Julie Haase was promoted to chief financial officer of Liberty Mutual Insurance, effective Jan. 1. She will succeed Chris Peirce, who is retiring at the end of 2024 after nearly three decades at Liberty Mutual. Haase started her career with the group’s corporate and personal finance organizations and was named CFO of the latter in 2014. Currently the chief operating officer at the insurance company, Haase has also helped lead Liberty’s resource group for women and allies since 2015.

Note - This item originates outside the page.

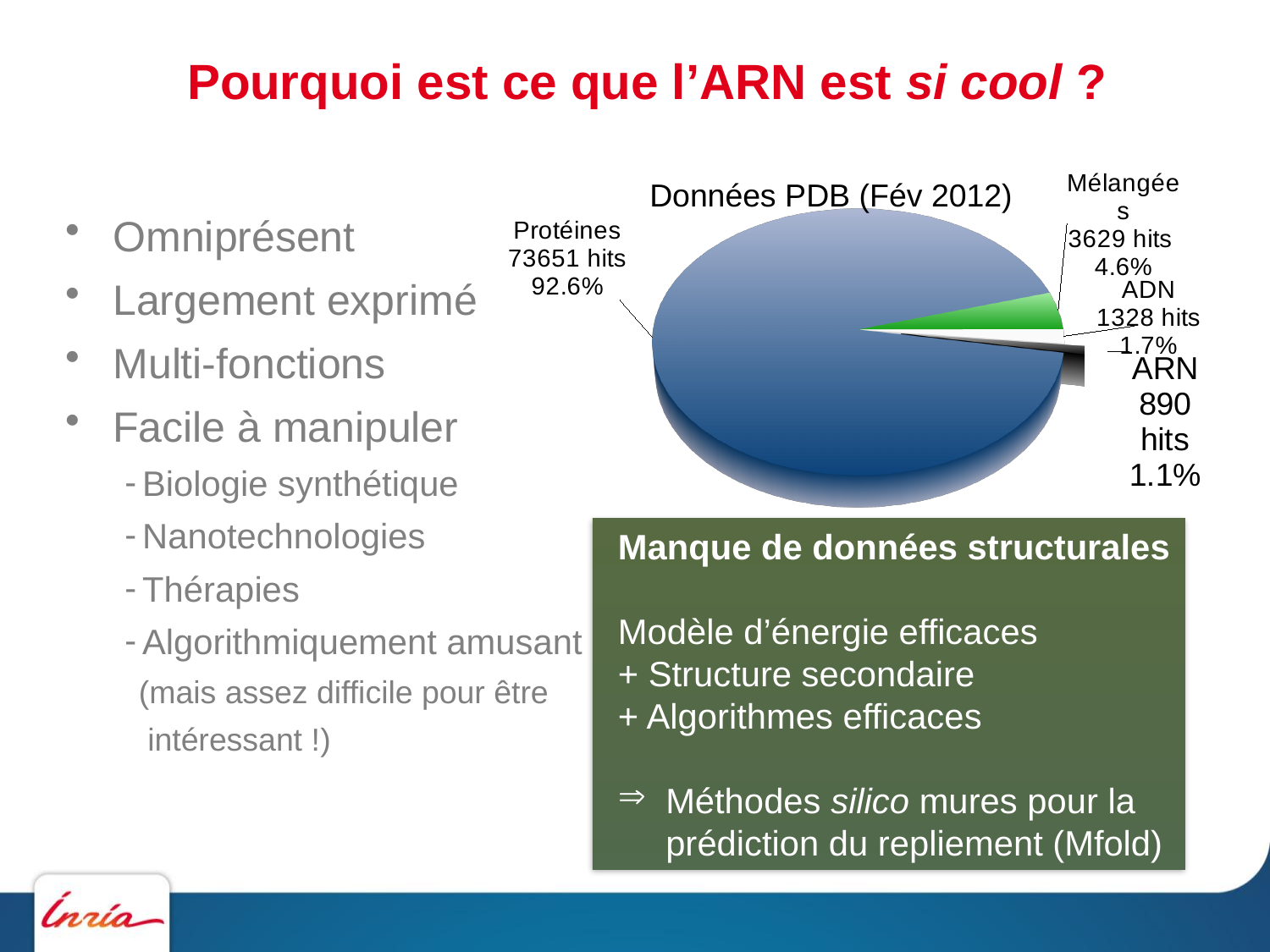
How many hits does the Protéines slice represent? 73651 hits Which category has the smallest slice of the pie? ARN What share of the pie does the Mélangées slice represent? 4.6% What share of the pie does the Protéines slice represent? 92.6% How many hits does the ARN slice represent? 890 hits What is the difference in hits between ADN and ARN? 438 hits How many slices does the pie chart have? 4 How many hits does the ADN slice represent? 1328 hits What kind of chart is shown on the slide? pie chart What share of the pie does the ARN slice represent? 1.1% Which category has the largest slice of the pie? Protéines What is the title of the pie chart? Données PDB (Fév 2012)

Jennifer DiRico was named chief financial officer of data protection and management company Commvault (Nasdaq: CVLT), effective Aug. 12. She succeeds Gary Merrill, who is becoming the company’s first chief commercial officer after nearly 19 years at Commvault and almost three as CFO. DiRico comes from Toast, a cloud-based software management company for restaurants, where she served as a senior vice president and led the company’s IPO.

Big Deal

Spending on corporate travel could reach and even surpass pre-pandemic levels by the end of the year, according to Deloitte’s 2024 corporate travel study. Over 70% of travel managers surveyed expected their companies to spend more on travel this year, with 58% also projecting an increase in 2025.

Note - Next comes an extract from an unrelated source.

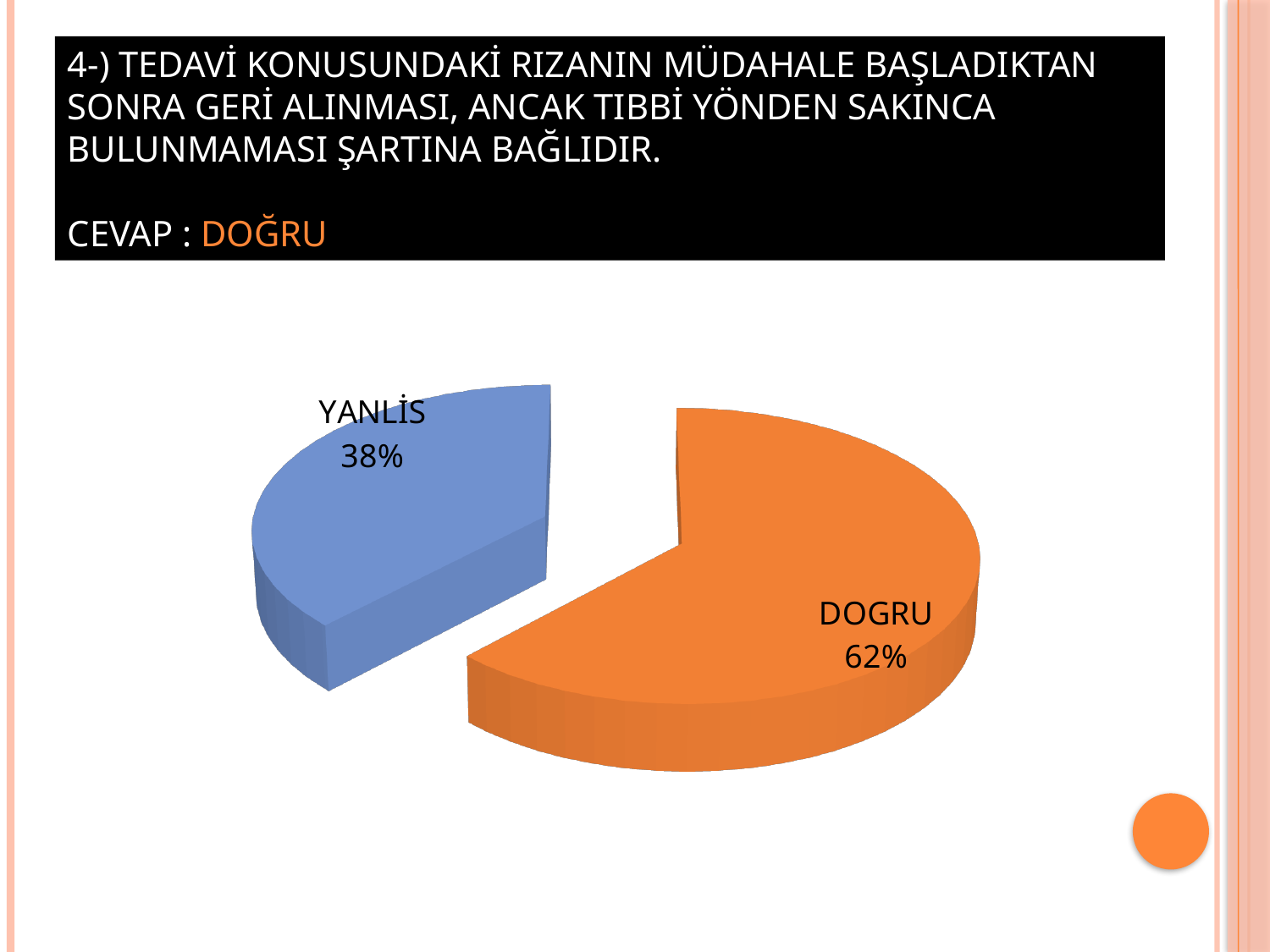
What is the difference in percentage points between the DOGRU and YANLİS slices? 24 Which slice is the largest in the pie chart? DOGRU What percentage does the YANLİS slice show? 38% What colour is the YANLİS slice? blue What percentage does the DOGRU slice show? 62% Which slice is the smallest in the pie chart? YANLİS What share of the pie does the YANLİS slice represent? 38% Which is larger, the DOGRU slice or the YANLİS slice? DOGRU How many slices does the pie chart have? 2 What kind of chart is shown on the slide? pie chart What colour is the DOGRU slice? orange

Industry gatherings are helping spur this growth. Over 63% of business travelers said they expected to travel for a conference in 2024, significantly ahead of all other travel types. Fifty-one percent of those who help oversee travel budgets said their teams are traveling more often, with conferences and in-person client meetings cited as the two biggest causes.

Going deeper

Here are a few Fortune weekend reads:

“Meta, Microsoft, and Google blew blinding amounts of AI smoke during earnings—here’s what we actually learned” by Alexei Oreskovic

“Who is Polymarket CEO Shayne Coplan? The 26-year-old’s crypto betting site is taking U.S. politics by storm” by Jeff John Roberts and Niamh Rowe

“Inside Volkswagen’s $130 billion EV battle” by Vivienne Walt

“Trump tried to sway the Fed and now Powell is fighting back” by Eleanor Pringle

Overheard

“A completely homogeneous team risks becoming an echo chamber of limited, like-minded ideas, which will, at best, stifle innovation. At worst, the scarcity of different perspectives can lead to offensive, inappropriate, or outright incorrect solutions, undermining the power technology has to connect us.”

— Heather Shoemaker, the founder and CEO of Language I/O, writes in a Fortune opinion piece titled, “Diversity and inclusion help us expose AI chatbot biases—which pose a risk to my real-time translation startup.”